PURPOSE: To compare the gross tumor volume (GTV) identified on CT to that obtained from fluorodeoxyglucose (FDG) positron emission tomography (PET) and determine the differences in volume and dose coverage of the PET-GTV when the CT-GTV is used for radiotherapy planning. METHODS AND MATERIALS: A total of 40 patients with intact squamous cell carcinoma arising in the head-and-neck region underwent intensity-modulated radiotherapy (IMRT) at one department. All patients underwent CT simulation for treatment planning followed by PET-CT in the treatment position. CT simulation images were fused to the CT component of the PET-CT images. The GTV using the CT simulation images was contoured (CT-GTV), as was the GTV based on the PET scan (PET-GTV). The IMRT plans were obtained using the CT-GTV.

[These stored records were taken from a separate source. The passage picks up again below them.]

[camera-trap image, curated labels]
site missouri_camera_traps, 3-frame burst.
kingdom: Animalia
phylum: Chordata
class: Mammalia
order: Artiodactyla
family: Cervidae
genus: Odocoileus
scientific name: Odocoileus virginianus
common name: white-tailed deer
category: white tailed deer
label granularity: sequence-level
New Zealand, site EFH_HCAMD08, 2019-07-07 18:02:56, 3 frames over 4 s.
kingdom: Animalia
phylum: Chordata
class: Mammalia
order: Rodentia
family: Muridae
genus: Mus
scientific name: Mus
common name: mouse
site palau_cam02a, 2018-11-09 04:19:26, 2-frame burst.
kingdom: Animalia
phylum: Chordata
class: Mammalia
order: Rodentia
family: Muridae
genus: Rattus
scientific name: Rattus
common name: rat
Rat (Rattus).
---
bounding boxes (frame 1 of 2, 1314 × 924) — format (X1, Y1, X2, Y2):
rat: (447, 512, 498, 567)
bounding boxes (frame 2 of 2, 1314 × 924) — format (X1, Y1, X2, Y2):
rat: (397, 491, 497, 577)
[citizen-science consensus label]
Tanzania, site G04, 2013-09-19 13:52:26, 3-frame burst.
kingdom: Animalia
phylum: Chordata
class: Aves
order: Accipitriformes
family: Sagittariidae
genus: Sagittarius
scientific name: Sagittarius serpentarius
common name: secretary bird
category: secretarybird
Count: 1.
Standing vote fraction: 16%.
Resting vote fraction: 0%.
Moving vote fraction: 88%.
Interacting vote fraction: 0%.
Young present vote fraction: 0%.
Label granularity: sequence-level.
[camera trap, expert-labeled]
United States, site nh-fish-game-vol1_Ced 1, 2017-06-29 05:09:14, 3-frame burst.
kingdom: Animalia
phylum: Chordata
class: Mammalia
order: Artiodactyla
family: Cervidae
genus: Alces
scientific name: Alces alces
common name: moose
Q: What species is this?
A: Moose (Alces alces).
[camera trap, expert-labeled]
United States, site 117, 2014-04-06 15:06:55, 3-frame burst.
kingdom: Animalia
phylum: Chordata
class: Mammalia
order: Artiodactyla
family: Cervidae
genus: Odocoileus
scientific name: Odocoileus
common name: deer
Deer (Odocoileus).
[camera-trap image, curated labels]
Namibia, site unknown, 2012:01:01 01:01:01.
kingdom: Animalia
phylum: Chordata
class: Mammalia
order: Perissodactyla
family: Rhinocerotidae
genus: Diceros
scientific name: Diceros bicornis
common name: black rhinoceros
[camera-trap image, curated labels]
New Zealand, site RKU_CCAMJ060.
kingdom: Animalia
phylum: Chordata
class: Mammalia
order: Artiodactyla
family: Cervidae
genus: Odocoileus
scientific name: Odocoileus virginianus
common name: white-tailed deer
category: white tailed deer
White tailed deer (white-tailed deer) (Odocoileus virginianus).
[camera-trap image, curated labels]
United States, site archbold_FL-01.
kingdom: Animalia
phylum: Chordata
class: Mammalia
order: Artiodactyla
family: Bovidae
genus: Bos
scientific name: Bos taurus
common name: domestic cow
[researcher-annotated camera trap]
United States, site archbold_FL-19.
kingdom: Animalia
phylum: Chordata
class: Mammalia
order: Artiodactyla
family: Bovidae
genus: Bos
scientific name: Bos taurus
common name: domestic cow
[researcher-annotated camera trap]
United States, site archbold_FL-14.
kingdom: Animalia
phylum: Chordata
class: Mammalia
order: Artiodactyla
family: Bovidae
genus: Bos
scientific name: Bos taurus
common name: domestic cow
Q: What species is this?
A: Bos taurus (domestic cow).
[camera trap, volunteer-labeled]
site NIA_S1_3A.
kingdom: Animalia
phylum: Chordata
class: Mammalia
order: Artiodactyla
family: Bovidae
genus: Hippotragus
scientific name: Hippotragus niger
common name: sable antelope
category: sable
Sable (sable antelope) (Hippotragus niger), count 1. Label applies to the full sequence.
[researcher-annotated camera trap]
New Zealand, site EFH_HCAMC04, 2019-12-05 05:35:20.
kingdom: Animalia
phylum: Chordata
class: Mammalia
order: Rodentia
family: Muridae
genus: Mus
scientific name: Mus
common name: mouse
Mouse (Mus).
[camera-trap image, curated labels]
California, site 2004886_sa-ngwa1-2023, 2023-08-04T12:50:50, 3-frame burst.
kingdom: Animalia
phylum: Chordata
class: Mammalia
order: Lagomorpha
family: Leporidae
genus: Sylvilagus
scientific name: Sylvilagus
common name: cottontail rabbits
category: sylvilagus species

RESULTS: The PET-GTV was smaller, the same size, and larger than the CT-GTV in 30 (75%), 3 (8%), and 7 (18%) cases respectively. The median PET-GTV and CT-GTV volume was 20.3 cm(3) (range, 0.2-294) and 37.2 cm(3) (range, 2-456), respectively. The volume of PET-GTV receiving at least 95% of the prescribed dose was 100% in 20 (50%), 95-99% in 10 (25%), 90-94% in 3 (8%), 85-89% in 1 (3%), 80-84% in 2 (5%), 75-79% in 1 (3%), and <75% in 3 (8%) cases. The minimal dose received by 95% of the PET-GTV was >/=100% in 19 (48%), 95-99% in 11 (28%), 90-94% in 5 (13%), 85-89% in 2 (5%), and <75% in 3 (8%) cases.
CONCLUSION: The PET-GTV was larger than the CT-GTV in 18% of cases. In approximately 25% of patients with intact head-and-neck cancer treated using IMRT, the volume of PET-GTV receiving at least 95% of the prescribed dose and minimal dose received by 95% of the PET-GTV were less than optimal.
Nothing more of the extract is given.